**PROBLEM TO SOLVE:** Each record must be output exactly and in full.

**TASK INPUT:**
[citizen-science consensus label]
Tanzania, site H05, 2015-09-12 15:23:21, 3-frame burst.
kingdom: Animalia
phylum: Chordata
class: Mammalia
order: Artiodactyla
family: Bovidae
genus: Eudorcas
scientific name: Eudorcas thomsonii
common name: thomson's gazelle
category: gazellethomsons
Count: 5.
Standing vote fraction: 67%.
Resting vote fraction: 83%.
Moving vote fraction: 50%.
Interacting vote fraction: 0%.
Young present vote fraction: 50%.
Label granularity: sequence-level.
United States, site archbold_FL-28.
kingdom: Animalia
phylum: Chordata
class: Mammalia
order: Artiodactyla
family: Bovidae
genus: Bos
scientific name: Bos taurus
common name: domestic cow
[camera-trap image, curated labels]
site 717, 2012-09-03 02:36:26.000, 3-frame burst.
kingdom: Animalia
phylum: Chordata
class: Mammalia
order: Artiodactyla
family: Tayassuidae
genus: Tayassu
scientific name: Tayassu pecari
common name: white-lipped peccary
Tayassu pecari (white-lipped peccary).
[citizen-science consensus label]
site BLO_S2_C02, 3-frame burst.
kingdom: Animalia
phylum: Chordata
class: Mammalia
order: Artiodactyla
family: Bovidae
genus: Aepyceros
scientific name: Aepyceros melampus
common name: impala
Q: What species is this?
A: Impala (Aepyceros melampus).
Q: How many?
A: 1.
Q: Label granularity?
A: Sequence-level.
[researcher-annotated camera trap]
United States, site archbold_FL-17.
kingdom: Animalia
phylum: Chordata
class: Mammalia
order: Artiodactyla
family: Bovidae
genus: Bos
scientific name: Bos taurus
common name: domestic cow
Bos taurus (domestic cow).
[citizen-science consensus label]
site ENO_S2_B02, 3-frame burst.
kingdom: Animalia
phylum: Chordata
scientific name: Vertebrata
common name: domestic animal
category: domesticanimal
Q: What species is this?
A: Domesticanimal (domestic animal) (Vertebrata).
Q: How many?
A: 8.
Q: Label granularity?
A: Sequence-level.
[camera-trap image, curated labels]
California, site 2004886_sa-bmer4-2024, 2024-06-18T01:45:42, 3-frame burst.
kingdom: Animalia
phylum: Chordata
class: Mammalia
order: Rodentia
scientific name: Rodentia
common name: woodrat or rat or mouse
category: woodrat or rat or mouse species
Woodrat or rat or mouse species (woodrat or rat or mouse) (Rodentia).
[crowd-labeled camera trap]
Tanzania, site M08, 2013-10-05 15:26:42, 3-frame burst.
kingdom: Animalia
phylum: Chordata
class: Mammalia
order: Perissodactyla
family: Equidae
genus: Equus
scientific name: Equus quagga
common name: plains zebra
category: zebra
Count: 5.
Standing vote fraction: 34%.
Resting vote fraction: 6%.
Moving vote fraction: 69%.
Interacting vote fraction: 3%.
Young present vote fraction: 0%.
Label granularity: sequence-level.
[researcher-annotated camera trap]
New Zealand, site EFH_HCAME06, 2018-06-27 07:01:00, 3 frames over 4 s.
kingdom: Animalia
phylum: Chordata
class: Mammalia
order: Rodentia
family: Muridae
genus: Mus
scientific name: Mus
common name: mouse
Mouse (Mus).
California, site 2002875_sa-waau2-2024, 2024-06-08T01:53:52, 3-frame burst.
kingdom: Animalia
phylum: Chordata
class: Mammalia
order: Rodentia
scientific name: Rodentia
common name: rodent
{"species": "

**WRITTEN ANSWER:**
[citizen-science consensus label]
Tanzania, site H05, 2015-09-12 15:23:21, 3-frame burst.
kingdom: Animalia
phylum: Chordata
class: Mammalia
order: Artiodactyla
family: Bovidae
genus: Eudorcas
scientific name: Eudorcas thomsonii
common name: thomson's gazelle
category: gazellethomsons
Count: 5.
Standing vote fraction: 67%.
Resting vote fraction: 83%.
Moving vote fraction: 50%.
Interacting vote fraction: 0%.
Young present vote fraction: 50%.
Label granularity: sequence-level.
United States, site archbold_FL-28.
kingdom: Animalia
phylum: Chordata
class: Mammalia
order: Artiodactyla
family: Bovidae
genus: Bos
scientific name: Bos taurus
common name: domestic cow
[camera-trap image, curated labels]
site 717, 2012-09-03 02:36:26.000, 3-frame burst.
kingdom: Animalia
phylum: Chordata
class: Mammalia
order: Artiodactyla
family: Tayassuidae
genus: Tayassu
scientific name: Tayassu pecari
common name: white-lipped peccary
Tayassu pecari (white-lipped peccary).
[citizen-science consensus label]
site BLO_S2_C02, 3-frame burst.
kingdom: Animalia
phylum: Chordata
class: Mammalia
order: Artiodactyla
family: Bovidae
genus: Aepyceros
scientific name: Aepyceros melampus
common name: impala
Q: What species is this?
A: Impala (Aepyceros melampus).
Q: How many?
A: 1.
Q: Label granularity?
A: Sequence-level.
[researcher-annotated camera trap]
United States, site archbold_FL-17.
kingdom: Animalia
phylum: Chordata
class: Mammalia
order: Artiodactyla
family: Bovidae
genus: Bos
scientific name: Bos taurus
common name: domestic cow
Bos taurus (domestic cow).
[citizen-science consensus label]
site ENO_S2_B02, 3-frame burst.
kingdom: Animalia
phylum: Chordata
scientific name: Vertebrata
common name: domestic animal
category: domesticanimal
Q: What species is this?
A: Domesticanimal (domestic animal) (Vertebrata).
Q: How many?
A: 8.
Q: Label granularity?
A: Sequence-level.
[camera-trap image, curated labels]
California, site 2004886_sa-bmer4-2024, 2024-06-18T01:45:42, 3-frame burst.
kingdom: Animalia
phylum: Chordata
class: Mammalia
order: Rodentia
scientific name: Rodentia
common name: woodrat or rat or mouse
category: woodrat or rat or mouse species
Woodrat or rat or mouse species (woodrat or rat or mouse) (Rodentia).
[crowd-labeled camera trap]
Tanzania, site M08, 2013-10-05 15:26:42, 3-frame burst.
kingdom: Animalia
phylum: Chordata
class: Mammalia
order: Perissodactyla
family: Equidae
genus: Equus
scientific name: Equus quagga
common name: plains zebra
category: zebra
Count: 5.
Standing vote fraction: 34%.
Resting vote fraction: 6%.
Moving vote fraction: 69%.
Interacting vote fraction: 3%.
Young present vote fraction: 0%.
Label granularity: sequence-level.
[researcher-annotated camera trap]
New Zealand, site EFH_HCAME06, 2018-06-27 07:01:00, 3 frames over 4 s.
kingdom: Animalia
phylum: Chordata
class: Mammalia
order: Rodentia
family: Muridae
genus: Mus
scientific name: Mus
common name: mouse
Mouse (Mus).
California, site 2002875_sa-waau2-2024, 2024-06-08T01:53:52, 3-frame burst.
kingdom: Animalia
phylum: Chordata
class: Mammalia
order: Rodentia
scientific name: Rodentia
common name: rodent
{"species": "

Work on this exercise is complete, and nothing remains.